Search code examples
numpytensorflowgradientlinear-algebradeterminants

Calculate log of determinant in TensorFlow when determinant overflows/underflows


My cost function involves the calculation of log(det(A)) (assuming the det(A) is positive so the log makes sense, but A is not Hermitian so that the Cholesky decomposition is not applicable here). When det(A) is very large/small, a direct call to det(A) will overflow/underflow. To circumvent this, one use the mathematical fact that

log(det(A)) = Tr(log(A)),

where the later can be evaluated using LU decomposition (which is more efficient than eigenvalue/SVD). This algorithm has been implemented in numpy as numpy.linalg.slogdet, so the problem is how to call numpy from TensorFlow.


Here is what I tried

import numpy as np
import tensorflow as tf
from tensorflow.python.framework import function

def logdet_np(a):
    _, l = np.linalg.slogdet(a)
    return l

def logdet1(a):
    return tf.py_func(logdet_np, [a], tf.float64)

@function.Defun(tf.float64, func_name='LogDet')
def logdet2(a):
    return tf.py_func(logdet_np, [a], tf.float64)

with tf.Session() as sess:
    a = tf.constant(np.eye(500)*10.)
    #print(sess.run(logdet1(a)))
    print(sess.run(logdet2(a)))

I first define a python function to pass out the numpy result. Then I defined two logdet functions using tf.py_func. The second function is decorated by function.Defun which is used to define TensorFlow functions and their gradients later. As I test them, I found that the first function logdet1 works and gives the correct result. But the second function logdet2 returns a KeyError.

---------------------------------------------------------------------------
KeyError                                  Traceback (most recent call last)
/Library/Frameworks/Python.framework/Versions/3.5/lib/python3.5/site-
packages/tensorflow/python/ops/script_ops.py in __call__(self, token, args)
     77   def __call__(self, token, args):
     78     """Calls the registered function for `token` with args."""
---> 79     func = self._funcs[token]
     80     if func is None:
     81       raise ValueError("callback %s is not found" % token)

KeyError: 'pyfunc_0'

My question is what is wrong with the Defun decorator? Why is it conflicting with py_func? How can I wrap numpy functions in TensorFlor correctly?

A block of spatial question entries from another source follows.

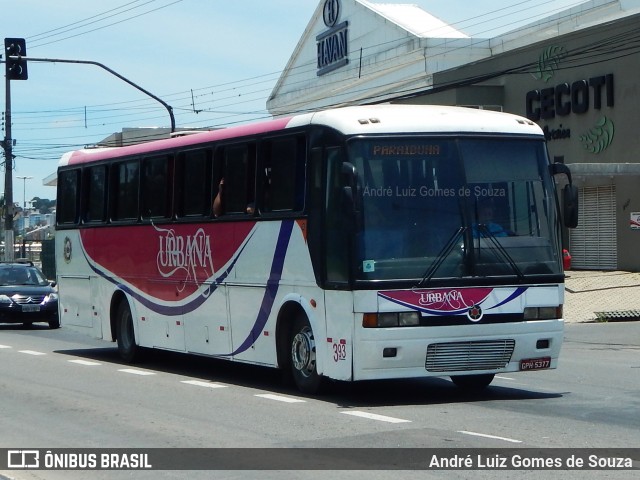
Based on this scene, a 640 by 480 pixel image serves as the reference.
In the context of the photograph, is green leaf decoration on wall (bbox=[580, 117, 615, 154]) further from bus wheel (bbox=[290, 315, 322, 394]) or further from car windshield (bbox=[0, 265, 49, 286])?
bus wheel (bbox=[290, 315, 322, 394])

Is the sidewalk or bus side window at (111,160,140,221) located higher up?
bus side window at (111,160,140,221)

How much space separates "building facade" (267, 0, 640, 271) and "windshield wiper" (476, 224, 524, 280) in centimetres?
1853

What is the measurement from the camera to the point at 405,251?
12.2 meters

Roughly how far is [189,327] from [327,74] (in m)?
45.1

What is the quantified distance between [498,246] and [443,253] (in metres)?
0.65

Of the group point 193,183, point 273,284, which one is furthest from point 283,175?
point 193,183

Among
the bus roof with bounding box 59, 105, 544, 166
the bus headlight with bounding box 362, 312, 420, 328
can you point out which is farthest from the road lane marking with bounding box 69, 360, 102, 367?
the bus headlight with bounding box 362, 312, 420, 328

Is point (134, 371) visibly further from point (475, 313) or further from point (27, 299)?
point (27, 299)

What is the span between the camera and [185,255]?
637 inches

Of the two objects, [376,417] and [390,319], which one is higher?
[390,319]

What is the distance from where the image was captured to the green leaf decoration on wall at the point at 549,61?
3730cm

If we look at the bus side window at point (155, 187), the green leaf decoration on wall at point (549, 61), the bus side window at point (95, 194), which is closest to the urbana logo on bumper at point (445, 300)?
the bus side window at point (155, 187)

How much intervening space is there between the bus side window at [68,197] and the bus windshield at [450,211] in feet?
28.4

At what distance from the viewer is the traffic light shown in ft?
98.7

The remaining part of defining the gradient for logdet is related to the question matrix determinant differentiation in tensorflow. According to the solution in that question, one attempts to write

@function.Defun(tf.float64, tf.float64, func_name='LogDet_Gradient')
def logdet_grad(a, grad):
    a_adj_inv = tf.matrix_inverse(a, adjoint=True)
    out_shape = tf.concat([tf.shape(a)[:-2], [1, 1]], axis=0)
    return tf.reshape(grad, out_shape) * a_adj_inv
@function.Defun(tf.float64, func_name='LogDet', grad_func=logdet_grad)
def logdet(a):
    return tf.py_func(logdet_np, [a], tf.float64, stateful=False, name='LogDet')

The above code would work if one can solve the conflict between Defun and py_func, which is the key question that I raised above.


Solution

  • With the help of @MaxB, here I post the code to define the function logdet for log(abs(det(A))) and its gradient.

    • logdet calls the numpy function numpy.linalg.slogdet to compute the log of the determinant using the idea of log(det(A))=Tr(log(A)), which is robust against the overflow/underflow of the determinant. It is based on the LU decomposition, which is more efficient compared to the eigenvalue/SVD based method.

    • The numpy function slogdet returns a tuple containing both the sign of the determinant and the log(abs(det(A))). The sign will be neglected, since it will not contribute to the gradient signal in the optimization.

    • The gradient of logdet is computed by matrix inversion, according to grad log(det(A)) = inv(A)^T. It is based on TensorFlow's code on _MatrixDeterminantGrad with slight modifications.


    import numpy as np
    import tensorflow as tf
    # from https://gist.github.com/harpone/3453185b41d8d985356cbe5e57d67342
    # Define custom py_func which takes also a grad op as argument:
    def py_func(func, inp, Tout, stateful=True, name=None, grad=None):
        # Need to generate a unique name to avoid duplicates:
        rnd_name = 'PyFuncGrad' + str(np.random.randint(0, 1E+8))
        tf.RegisterGradient(rnd_name)(grad)  # see _MySquareGrad for grad example
        g = tf.get_default_graph()
        with g.gradient_override_map({"PyFunc": rnd_name}):
            return tf.py_func(func, inp, Tout, stateful=stateful, name=name)
    # from https://github.com/tensorflow/tensorflow/blob/master/tensorflow/python/ops/linalg_grad.py
    # Gradient for logdet
    def logdet_grad(op, grad):
        a = op.inputs[0]
        a_adj_inv = tf.matrix_inverse(a, adjoint=True)
        out_shape = tf.concat([tf.shape(a)[:-2], [1, 1]], axis=0)
        return tf.reshape(grad, out_shape) * a_adj_inv
    # define logdet by calling numpy.linalg.slogdet
    def logdet(a, name = None):
        with tf.name_scope(name, 'LogDet', [a]) as name:
            res = py_func(lambda a: np.linalg.slogdet(a)[1], 
                          [a], 
                          tf.float64, 
                          name=name, 
                          grad=logdet_grad) # set the gradient
            return res
    

    One can test that logdet works for very large/small determinant and its gradient is also correct.

    i = tf.constant(np.eye(500))
    x = tf.Variable(np.array([10.]))
    y = logdet(x*i)
    dy = tf.gradients(y, [x])
    with tf.Session() as sess:
        sess.run(tf.global_variables_initializer())
        print(sess.run([y, dy]))
    

    Result: [1151.2925464970251, [array([ 50.])]]